Look through the data below and, wherever a line carries the word "help", please copy that line.
* * * * * * * * *
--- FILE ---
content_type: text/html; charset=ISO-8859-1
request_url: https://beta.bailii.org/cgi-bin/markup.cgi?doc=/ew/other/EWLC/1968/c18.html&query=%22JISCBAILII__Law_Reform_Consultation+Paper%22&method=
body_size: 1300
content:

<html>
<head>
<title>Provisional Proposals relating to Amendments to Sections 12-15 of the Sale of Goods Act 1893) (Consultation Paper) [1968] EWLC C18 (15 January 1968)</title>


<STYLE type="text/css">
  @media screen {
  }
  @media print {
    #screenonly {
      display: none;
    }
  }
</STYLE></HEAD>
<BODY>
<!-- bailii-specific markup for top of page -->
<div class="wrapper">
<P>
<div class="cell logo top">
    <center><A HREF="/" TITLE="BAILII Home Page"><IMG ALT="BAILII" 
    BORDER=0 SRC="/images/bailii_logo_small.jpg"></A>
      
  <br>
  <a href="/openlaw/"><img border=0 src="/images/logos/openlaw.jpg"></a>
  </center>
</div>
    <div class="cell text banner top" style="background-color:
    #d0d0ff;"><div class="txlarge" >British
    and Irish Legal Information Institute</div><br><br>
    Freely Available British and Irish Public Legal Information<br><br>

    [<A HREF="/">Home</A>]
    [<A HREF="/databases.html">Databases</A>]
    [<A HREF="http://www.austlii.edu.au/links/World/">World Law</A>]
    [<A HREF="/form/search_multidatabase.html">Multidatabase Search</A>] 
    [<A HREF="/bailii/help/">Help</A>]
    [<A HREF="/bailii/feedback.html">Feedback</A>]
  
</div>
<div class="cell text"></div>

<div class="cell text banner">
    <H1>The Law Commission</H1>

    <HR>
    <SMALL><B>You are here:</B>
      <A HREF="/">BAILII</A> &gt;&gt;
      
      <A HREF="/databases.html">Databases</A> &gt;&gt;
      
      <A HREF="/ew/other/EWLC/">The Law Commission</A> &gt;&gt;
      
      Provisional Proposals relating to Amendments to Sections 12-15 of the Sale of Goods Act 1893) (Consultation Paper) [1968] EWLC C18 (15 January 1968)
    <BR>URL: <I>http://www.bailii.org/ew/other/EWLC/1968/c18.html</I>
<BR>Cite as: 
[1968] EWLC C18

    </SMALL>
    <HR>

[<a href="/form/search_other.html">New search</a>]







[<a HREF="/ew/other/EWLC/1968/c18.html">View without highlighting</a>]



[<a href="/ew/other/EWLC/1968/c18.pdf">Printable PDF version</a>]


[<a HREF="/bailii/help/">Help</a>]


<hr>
* * * * * * * * *
Result below »
    [<A HREF="/bailii/help/">Help</A>]
[<a HREF="/bailii/help/">Help</a>]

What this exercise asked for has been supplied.